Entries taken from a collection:
================
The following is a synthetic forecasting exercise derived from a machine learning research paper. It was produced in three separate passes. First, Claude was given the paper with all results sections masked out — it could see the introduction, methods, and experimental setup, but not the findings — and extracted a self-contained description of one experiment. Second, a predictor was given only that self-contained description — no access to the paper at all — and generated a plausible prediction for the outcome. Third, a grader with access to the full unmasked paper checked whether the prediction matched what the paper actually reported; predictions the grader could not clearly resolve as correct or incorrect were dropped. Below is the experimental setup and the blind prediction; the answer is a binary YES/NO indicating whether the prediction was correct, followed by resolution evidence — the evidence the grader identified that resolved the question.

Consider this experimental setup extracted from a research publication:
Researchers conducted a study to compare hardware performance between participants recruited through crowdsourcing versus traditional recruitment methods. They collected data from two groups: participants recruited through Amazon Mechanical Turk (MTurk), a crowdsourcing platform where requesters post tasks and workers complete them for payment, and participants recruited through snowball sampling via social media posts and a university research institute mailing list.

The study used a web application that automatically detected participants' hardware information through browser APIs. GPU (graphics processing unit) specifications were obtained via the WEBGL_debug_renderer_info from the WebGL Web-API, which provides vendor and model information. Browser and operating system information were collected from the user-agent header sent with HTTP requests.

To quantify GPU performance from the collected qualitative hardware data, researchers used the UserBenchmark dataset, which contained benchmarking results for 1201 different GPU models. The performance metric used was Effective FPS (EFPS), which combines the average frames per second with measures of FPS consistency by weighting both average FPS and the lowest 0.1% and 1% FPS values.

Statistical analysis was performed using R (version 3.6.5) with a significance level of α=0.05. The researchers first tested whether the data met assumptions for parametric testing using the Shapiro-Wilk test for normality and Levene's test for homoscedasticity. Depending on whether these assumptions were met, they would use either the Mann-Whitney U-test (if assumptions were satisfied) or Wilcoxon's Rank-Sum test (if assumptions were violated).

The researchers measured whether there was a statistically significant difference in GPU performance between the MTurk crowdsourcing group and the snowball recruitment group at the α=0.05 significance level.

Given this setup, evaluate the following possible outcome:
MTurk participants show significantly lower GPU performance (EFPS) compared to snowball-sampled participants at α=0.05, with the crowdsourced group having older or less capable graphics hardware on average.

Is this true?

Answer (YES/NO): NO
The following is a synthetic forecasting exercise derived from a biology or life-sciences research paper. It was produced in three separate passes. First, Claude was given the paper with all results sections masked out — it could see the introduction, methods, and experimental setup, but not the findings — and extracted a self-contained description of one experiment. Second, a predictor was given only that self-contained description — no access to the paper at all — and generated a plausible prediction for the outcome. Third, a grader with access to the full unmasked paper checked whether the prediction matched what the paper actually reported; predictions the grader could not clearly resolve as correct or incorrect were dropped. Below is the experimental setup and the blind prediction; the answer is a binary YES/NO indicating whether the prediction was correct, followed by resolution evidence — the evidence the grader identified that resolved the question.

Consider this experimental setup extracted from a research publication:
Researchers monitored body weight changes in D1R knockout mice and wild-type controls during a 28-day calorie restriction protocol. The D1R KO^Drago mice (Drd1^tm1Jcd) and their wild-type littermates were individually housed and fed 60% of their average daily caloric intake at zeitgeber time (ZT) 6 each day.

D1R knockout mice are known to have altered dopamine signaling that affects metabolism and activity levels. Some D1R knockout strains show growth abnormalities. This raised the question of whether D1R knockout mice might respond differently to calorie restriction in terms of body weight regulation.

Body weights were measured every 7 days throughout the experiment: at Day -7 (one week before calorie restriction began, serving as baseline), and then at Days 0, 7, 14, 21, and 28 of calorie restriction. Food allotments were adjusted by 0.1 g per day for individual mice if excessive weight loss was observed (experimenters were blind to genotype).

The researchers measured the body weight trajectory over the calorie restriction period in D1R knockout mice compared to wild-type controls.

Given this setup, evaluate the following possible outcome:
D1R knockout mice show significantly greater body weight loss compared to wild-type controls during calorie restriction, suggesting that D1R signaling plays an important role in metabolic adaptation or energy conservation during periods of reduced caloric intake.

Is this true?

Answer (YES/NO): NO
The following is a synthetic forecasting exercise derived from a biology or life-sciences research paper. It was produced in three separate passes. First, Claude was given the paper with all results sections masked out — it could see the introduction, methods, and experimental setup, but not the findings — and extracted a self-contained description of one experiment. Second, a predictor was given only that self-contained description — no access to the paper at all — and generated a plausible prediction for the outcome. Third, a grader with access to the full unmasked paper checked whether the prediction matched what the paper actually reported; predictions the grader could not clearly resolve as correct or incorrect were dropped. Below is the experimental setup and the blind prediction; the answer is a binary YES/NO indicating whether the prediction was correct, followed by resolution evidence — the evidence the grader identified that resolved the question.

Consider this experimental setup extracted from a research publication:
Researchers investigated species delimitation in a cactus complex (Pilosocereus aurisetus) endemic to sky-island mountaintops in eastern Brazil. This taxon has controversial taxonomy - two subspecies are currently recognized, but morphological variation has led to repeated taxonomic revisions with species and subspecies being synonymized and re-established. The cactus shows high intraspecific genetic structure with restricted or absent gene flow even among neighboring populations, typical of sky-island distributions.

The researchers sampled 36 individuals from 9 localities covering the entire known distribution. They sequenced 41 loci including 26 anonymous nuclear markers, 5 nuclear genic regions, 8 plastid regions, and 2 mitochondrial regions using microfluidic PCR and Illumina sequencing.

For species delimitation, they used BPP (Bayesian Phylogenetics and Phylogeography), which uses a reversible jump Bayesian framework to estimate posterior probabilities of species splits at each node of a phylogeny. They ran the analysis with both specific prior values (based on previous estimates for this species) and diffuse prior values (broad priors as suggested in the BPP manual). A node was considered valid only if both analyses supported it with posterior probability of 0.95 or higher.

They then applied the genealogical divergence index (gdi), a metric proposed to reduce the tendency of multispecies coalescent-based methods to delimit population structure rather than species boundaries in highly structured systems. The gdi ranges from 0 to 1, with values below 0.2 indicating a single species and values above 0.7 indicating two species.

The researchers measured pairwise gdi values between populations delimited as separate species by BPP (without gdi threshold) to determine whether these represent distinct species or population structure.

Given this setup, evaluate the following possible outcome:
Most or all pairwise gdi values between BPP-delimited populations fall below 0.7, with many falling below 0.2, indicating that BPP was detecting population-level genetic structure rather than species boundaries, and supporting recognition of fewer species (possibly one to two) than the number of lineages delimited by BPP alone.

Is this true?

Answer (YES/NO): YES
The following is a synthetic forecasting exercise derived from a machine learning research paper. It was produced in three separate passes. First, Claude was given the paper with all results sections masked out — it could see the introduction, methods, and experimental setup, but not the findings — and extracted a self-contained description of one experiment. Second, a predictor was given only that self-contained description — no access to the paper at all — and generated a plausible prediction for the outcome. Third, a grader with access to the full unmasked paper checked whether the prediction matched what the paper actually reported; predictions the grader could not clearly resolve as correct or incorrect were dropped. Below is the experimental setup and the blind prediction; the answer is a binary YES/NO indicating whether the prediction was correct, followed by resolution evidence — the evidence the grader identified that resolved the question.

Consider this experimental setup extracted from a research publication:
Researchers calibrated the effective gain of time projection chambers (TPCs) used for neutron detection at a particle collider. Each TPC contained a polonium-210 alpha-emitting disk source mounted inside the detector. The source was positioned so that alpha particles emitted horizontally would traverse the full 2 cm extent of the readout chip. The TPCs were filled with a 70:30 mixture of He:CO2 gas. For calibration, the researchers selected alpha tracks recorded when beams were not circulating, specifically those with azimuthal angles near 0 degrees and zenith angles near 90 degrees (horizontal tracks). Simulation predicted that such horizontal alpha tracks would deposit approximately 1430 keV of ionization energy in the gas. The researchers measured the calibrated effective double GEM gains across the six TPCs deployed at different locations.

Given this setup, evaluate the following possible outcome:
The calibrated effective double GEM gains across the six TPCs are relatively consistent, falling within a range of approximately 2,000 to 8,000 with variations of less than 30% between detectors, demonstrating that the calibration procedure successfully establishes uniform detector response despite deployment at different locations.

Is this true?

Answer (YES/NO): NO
================
Task goal:
The answer is the records above restated word for word from their opening line through the line that holds "The study used", both included, and nothing else.

Output for this task:
The following is a synthetic forecasting exercise derived from a machine learning research paper. It was produced in three separate passes. First, Claude was given the paper with all results sections masked out — it could see the introduction, methods, and experimental setup, but not the findings — and extracted a self-contained description of one experiment. Second, a predictor was given only that self-contained description — no access to the paper at all — and generated a plausible prediction for the outcome. Third, a grader with access to the full unmasked paper checked whether the prediction matched what the paper actually reported; predictions the grader could not clearly resolve as correct or incorrect were dropped. Below is the experimental setup and the blind prediction; the answer is a binary YES/NO indicating whether the prediction was correct, followed by resolution evidence — the evidence the grader identified that resolved the question.

Consider this experimental setup extracted from a research publication:
Researchers conducted a study to compare hardware performance between participants recruited through crowdsourcing versus traditional recruitment methods. They collected data from two groups: participants recruited through Amazon Mechanical Turk (MTurk), a crowdsourcing platform where requesters post tasks and workers complete them for payment, and participants recruited through snowball sampling via social media posts and a university research institute mailing list.

The study used a web application that automatically detected participants' hardware information through browser APIs. GPU (graphics processing unit) specifications were obtained via the WEBGL_debug_renderer_info from the WebGL Web-API, which provides vendor and model information. Browser and operating system information were collected from the user-agent header sent with HTTP requests.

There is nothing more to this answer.